Execution of convert_to_onnx.py from onnx_packnet directory resulted in displaying Killed
Issue Overview
Users have reported encountering an issue when executing the script convert_to_onnx.py
located in the directory /usr/src/tensorrt/samples/python/onnx_packnet/
. When running the command:
python3.6 convert_to_onnx.py --output model.onnx
the process ends with the message "Killed."
Specific Symptoms
- The script fails to complete, displaying a "Killed" message.
- Warning messages related to deprecated functions in PyTorch are shown in the log output.
Context of the Problem
- The issue occurs during the execution of a Python script intended to convert a model to ONNX format.
- The error appears to be linked to memory management, as indicated by the "Killed" message.
Relevant Specifications
- Hardware: Nvidia Jetson Orin Nano Dev board (implied).

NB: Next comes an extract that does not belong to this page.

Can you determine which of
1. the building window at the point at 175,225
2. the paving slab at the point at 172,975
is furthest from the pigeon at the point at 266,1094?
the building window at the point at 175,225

- Software: Python 3.6, PyTorch (specific version not mentioned), TensorRT.
Frequency and Impact
- This issue appears to occur consistently when memory limits are reached.

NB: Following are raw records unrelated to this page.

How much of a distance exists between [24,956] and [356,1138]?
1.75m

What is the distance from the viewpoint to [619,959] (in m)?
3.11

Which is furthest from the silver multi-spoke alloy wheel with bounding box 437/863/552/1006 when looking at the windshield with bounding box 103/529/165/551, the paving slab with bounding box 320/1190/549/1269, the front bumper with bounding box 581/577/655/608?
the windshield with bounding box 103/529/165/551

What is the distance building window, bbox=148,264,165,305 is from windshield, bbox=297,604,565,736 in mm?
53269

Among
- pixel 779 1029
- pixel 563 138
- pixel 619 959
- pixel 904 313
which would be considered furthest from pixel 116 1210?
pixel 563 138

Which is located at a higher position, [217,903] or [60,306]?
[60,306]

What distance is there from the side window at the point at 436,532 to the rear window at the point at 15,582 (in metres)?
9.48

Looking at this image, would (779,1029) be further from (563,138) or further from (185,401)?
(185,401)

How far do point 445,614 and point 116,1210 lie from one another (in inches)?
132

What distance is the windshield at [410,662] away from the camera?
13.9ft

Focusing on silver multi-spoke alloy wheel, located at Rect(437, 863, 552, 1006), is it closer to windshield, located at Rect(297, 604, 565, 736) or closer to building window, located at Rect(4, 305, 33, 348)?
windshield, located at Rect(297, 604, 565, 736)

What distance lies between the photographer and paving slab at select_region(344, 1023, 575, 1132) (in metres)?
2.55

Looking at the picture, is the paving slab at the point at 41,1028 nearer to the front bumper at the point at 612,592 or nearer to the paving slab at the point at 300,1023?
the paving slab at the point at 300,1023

- The impact on user experience is significant, as it prevents successful execution of model conversion tasks, which are critical for deploying models.
Possible Causes
-
Memory Limitations: The most likely cause is that the device runs out of memory during execution, leading to the process being killed by the operating system.
-
Software Bugs: Deprecation warnings in PyTorch suggest potential issues with compatibility or bugs in the code being executed.
-
Configuration Errors: Incorrect configurations or insufficient resources allocated for running the script may contribute to the problem.
-
Driver Issues: Outdated or incompatible drivers could lead to performance issues and memory management failures.
Troubleshooting Steps, Solutions & Fixes
-
Check System Memory Usage:
- Use
tegrastats
to monitor memory usage while executing the script. - Command:
sudo tegrastats
- Use
-
Add Swap Memory:
- If memory usage is at maximum, consider adding swap memory to alleviate memory pressure.
- Steps to add swap:
sudo fallocate -l 2G /swapfile # Create a swap file of 2GB sudo chmod 600 /swapfile # Set permissions sudo mkswap /swapfile # Set up swap space sudo swapon /swapfile # Enable swap
- Verify that swap is active:
sudo swapon --show
-
Update Software Packages:
- Ensure that all relevant software packages (including PyTorch and TensorRT) are up-to-date.
- Use pip for updating:
pip install --upgrade torch torchvision torchaudio
-
Modify Code for Compatibility:
- Address deprecation warnings by modifying the code as suggested in the warnings. For instance, replace
floordiv
withtorch.div(a, b, rounding_mode='trunc')
.
- Address deprecation warnings by modifying the code as suggested in the warnings. For instance, replace
-
Test with Different Configurations:
- Try running the script with different model sizes or simpler models to see if it executes successfully under lower resource demands.
-
Consult Documentation:
- Review official Nvidia documentation for any specific guidelines related to memory management and model conversion on Jetson devices.
-
Monitor Temperature and Power Supply:
- Ensure that environmental factors such as temperature and power supply are within acceptable ranges, as overheating or inadequate power can also lead to performance issues.
-
Best Practices for Future Prevention:
- Regularly monitor system resources while running intensive tasks.
- Keep software updated and follow best practices for managing resources on embedded systems like Jetson boards.
Unresolved Aspects
Further investigation may be needed into specific versions of PyTorch and TensorRT compatibility with the Jetson Orin Nano Dev board, as well as any additional environmental factors that could influence performance.